Balk On The Wild Side
The Jet Stream according to
Fairuza Balk
When Fairuza Balk comes to town, she crashes on the couches of people
she barely knows. Or rather, she crashes on the couches of good friends
that she's only known for a few hours. She meets them. She takes them
in. They take her in. What that says is that Fairuza Balk is incredibly
open. It's the first thing you notice about her...well, the first thing
you sense, after you've noticed her. What you notice right away is her
eyes. I meet Fairuza in the breakfast place. She says that she's very
tired. She was up half the night watching "Ciao Manhattan" on
a friends VCR. Ciao Manhattan is a strange art film about Edie Sedgewick,
the Warhol acolyte. "It's got her running around with no shirt on
because she got breast implants when they first started doing them, so
they're rock hard and perfectly round and she's constantly taking her
shirt off to show this work of art that she thinks she's got on her
chest." Everyone within earshot is laughing. "Anything that
sounds too uncouth," Fairuza whispers, "...don't put it in
there. I can't do interviews and bullshit. No one wants to here that
anyway." In a way, Fairuza stands for a perception of the world
that we all want but, perhaps out of fear of getting burned, we are all
to cynical to enjoy. Nonetheless, when you're around her, you enjoy it.
You let yourself go a bit. You partake in what only be described as
openness child-like in a way, but buffered by the ability to make
incredibly un-PC jokes. In other words, the whole thing is like holding
hands before dinner and saying grace and for once really believing in
it. It's that with a caution. Openness is both an asset and an Achilles
Heel. Fairuza lives in British Columbia. It's remote. It's out of touch
with the jet stream. Like her. It's just that she's also caught in the
tractor beam of her talent and that takes her into the jet stream. She's
got a life style that you could call virtual glamour, virtual wealth.
She flies from New York to LA with hardly any cash in her wallet. She's
all leather and earrings. Her eyes are huge and blue. They show the
leather up.When Fairuza Balk was nine she played Dorothy in Walt
Disney's Return to Oz.That can do a lot to you. You're in Oz at nine.
And even though it's make believe, it's not. Which is not to say that
she's another childhood star victim, etc. She's not a star. She wasn't a
star. A star is something that you gaze upon. She's since appeared in
such TV movies as "Shame", playing a small town rape victim,
and "Starkweather-Murder In the Heartland", opposite Tim Roth.
◆ ◆ ◆ ◆ ◆
**Written task**
Reproduce the Fairuza Balk profile word for word from "She flies from" to "opposite Tim Roth.".

**Stored data entries**
◆ ◆ ◆ ◆ ◆
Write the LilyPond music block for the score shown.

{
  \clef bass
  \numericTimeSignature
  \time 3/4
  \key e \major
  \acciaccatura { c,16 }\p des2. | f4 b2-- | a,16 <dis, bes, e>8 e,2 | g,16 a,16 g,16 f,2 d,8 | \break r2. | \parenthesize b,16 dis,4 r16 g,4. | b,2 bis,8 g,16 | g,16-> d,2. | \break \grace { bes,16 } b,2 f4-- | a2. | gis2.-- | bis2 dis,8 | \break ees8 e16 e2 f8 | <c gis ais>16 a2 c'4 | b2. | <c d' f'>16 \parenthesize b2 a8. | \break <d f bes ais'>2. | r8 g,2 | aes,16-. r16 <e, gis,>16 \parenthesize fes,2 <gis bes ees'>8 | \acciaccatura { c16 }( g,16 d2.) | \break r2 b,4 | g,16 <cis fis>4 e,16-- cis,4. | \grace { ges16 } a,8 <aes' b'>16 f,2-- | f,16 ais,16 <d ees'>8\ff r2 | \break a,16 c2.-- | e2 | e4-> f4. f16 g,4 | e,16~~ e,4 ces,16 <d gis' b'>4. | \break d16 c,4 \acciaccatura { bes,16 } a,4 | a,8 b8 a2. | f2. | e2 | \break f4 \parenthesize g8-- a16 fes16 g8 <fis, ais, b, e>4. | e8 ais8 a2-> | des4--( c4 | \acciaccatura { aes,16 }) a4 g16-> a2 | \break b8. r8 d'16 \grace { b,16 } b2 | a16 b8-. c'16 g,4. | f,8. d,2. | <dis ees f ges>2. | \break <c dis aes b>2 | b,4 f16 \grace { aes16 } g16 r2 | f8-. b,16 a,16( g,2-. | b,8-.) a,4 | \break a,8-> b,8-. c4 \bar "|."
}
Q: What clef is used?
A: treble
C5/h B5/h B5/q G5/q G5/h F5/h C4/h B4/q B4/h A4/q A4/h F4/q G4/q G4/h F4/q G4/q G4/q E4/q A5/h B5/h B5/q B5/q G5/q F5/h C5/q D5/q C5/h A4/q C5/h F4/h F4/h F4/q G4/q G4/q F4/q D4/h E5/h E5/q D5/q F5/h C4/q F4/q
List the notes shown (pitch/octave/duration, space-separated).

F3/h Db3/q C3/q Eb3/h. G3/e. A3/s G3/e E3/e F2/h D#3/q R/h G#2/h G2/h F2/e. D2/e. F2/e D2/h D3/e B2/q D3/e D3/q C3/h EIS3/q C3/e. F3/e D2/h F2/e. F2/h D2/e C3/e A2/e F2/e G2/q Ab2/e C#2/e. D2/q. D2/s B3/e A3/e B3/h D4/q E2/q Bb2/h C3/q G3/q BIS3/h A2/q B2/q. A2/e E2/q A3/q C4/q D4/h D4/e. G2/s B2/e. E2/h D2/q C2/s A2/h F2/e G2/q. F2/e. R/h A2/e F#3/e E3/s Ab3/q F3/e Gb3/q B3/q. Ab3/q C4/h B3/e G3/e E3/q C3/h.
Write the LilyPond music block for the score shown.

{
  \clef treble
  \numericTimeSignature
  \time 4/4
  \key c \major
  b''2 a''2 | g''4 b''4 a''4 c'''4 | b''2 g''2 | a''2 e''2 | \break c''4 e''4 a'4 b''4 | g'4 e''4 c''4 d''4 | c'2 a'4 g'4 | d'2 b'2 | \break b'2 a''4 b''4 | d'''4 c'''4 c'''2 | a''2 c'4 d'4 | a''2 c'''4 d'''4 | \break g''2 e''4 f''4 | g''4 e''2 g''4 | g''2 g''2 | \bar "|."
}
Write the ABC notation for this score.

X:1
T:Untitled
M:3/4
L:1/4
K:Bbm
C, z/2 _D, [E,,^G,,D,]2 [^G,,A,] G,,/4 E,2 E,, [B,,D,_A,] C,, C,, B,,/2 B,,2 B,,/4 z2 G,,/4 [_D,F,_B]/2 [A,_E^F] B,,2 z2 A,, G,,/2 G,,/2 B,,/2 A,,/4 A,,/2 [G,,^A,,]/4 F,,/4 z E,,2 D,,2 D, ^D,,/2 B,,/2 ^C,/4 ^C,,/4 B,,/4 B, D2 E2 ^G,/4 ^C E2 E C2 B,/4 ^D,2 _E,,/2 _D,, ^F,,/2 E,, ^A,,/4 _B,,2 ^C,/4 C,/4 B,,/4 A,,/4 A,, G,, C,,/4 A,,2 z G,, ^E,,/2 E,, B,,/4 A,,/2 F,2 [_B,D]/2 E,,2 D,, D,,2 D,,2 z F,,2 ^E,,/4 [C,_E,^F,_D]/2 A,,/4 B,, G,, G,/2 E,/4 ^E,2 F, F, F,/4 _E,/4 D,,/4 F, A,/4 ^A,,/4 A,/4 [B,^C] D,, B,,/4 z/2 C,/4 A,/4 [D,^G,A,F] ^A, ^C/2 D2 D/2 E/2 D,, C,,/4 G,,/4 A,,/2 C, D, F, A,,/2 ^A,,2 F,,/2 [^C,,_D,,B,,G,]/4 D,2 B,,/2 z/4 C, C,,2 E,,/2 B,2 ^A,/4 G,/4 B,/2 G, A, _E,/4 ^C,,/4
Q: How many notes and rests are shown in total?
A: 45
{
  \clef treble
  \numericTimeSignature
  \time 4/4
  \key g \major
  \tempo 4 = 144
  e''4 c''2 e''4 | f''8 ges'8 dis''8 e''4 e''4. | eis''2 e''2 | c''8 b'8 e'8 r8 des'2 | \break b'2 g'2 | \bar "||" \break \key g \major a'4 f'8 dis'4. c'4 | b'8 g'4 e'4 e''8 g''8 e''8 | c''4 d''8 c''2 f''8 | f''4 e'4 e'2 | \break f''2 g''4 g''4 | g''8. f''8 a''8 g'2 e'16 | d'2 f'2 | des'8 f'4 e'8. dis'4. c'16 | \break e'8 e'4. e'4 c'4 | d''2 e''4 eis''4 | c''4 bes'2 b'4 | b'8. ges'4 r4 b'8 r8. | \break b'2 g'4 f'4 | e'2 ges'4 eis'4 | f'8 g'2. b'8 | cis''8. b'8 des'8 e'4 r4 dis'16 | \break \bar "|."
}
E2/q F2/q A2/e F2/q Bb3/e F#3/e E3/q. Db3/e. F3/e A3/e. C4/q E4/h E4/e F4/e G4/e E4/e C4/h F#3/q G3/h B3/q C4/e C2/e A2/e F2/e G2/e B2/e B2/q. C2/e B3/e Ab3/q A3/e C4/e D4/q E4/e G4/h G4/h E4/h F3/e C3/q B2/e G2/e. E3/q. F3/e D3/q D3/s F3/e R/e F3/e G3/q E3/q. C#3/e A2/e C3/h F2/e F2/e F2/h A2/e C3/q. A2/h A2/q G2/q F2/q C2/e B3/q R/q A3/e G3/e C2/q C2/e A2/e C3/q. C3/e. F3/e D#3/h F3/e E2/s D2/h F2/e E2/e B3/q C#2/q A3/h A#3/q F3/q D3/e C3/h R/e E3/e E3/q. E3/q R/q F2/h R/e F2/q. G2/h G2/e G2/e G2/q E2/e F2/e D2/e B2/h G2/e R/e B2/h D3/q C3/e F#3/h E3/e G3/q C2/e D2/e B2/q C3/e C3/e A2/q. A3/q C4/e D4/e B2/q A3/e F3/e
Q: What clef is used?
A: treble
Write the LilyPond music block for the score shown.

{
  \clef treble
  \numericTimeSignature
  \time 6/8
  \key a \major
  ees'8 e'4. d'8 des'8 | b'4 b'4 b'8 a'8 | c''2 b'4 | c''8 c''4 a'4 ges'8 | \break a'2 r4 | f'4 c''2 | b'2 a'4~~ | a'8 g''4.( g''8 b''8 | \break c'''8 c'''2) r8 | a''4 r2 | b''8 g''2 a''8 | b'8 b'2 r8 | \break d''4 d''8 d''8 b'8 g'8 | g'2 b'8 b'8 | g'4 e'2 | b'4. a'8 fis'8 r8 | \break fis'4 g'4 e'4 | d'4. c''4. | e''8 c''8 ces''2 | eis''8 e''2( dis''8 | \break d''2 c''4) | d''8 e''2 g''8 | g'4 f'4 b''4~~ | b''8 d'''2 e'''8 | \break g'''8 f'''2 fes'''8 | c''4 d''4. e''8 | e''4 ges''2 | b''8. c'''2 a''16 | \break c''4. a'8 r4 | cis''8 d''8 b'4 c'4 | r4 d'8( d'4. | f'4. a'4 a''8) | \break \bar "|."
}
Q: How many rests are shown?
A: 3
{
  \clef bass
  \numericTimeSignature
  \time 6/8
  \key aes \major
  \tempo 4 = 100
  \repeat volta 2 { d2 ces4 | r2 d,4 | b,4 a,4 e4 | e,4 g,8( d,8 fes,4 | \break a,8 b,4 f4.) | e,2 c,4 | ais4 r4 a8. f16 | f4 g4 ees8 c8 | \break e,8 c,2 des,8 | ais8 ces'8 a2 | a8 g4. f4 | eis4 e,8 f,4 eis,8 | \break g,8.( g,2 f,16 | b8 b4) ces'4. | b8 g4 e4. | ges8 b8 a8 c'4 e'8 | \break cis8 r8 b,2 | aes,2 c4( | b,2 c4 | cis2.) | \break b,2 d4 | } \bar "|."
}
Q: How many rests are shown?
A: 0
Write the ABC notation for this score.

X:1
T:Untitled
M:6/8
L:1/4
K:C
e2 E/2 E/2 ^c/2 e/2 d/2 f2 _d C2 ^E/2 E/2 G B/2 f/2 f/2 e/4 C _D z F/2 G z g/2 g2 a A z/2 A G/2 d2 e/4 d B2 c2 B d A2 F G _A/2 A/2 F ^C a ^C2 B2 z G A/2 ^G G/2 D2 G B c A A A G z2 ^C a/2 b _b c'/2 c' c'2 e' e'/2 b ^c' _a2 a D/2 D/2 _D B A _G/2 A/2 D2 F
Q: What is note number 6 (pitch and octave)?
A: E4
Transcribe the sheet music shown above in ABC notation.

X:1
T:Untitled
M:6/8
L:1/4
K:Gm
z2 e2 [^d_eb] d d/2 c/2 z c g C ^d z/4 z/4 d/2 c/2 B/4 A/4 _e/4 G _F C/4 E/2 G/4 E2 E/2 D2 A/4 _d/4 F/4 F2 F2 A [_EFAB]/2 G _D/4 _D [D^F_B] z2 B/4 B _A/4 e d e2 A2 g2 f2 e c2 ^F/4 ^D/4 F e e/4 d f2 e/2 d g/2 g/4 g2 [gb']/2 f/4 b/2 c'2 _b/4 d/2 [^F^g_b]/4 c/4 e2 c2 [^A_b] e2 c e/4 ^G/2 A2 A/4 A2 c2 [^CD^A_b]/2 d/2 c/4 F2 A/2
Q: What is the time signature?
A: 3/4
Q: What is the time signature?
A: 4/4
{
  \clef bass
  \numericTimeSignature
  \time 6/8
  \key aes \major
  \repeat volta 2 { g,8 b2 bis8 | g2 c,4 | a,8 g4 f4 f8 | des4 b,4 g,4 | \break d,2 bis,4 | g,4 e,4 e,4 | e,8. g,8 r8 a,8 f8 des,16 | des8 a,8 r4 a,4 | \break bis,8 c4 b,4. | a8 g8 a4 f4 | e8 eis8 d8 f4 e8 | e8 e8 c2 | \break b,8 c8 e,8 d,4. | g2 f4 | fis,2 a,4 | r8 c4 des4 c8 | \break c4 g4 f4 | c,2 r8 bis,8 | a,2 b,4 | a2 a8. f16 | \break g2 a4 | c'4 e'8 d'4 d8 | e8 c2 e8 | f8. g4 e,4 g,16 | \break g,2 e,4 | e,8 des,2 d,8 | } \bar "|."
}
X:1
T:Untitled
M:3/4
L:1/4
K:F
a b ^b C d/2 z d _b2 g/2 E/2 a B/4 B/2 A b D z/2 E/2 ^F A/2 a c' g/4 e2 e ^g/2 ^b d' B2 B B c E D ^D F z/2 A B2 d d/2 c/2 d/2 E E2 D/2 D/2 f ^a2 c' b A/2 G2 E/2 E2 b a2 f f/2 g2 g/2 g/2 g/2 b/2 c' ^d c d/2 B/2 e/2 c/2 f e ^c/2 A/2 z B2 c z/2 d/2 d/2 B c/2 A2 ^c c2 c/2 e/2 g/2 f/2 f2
◆ ◆ ◆ ◆ ◆
**Written answer**
She flies from New York to LA with hardly any cash in her wallet. She's
all leather and earrings. Her eyes are huge and blue. They show the
leather up.When Fairuza Balk was nine she played Dorothy in Walt
Disney's Return to Oz.That can do a lot to you. You're in Oz at nine.
And even though it's make believe, it's not. Which is not to say that
she's another childhood star victim, etc. She's not a star. She wasn't a
star. A star is something that you gaze upon. She's since appeared in
such TV movies as "Shame", playing a small town rape victim,
and "Starkweather-Murder In the Heartland", opposite Tim Roth.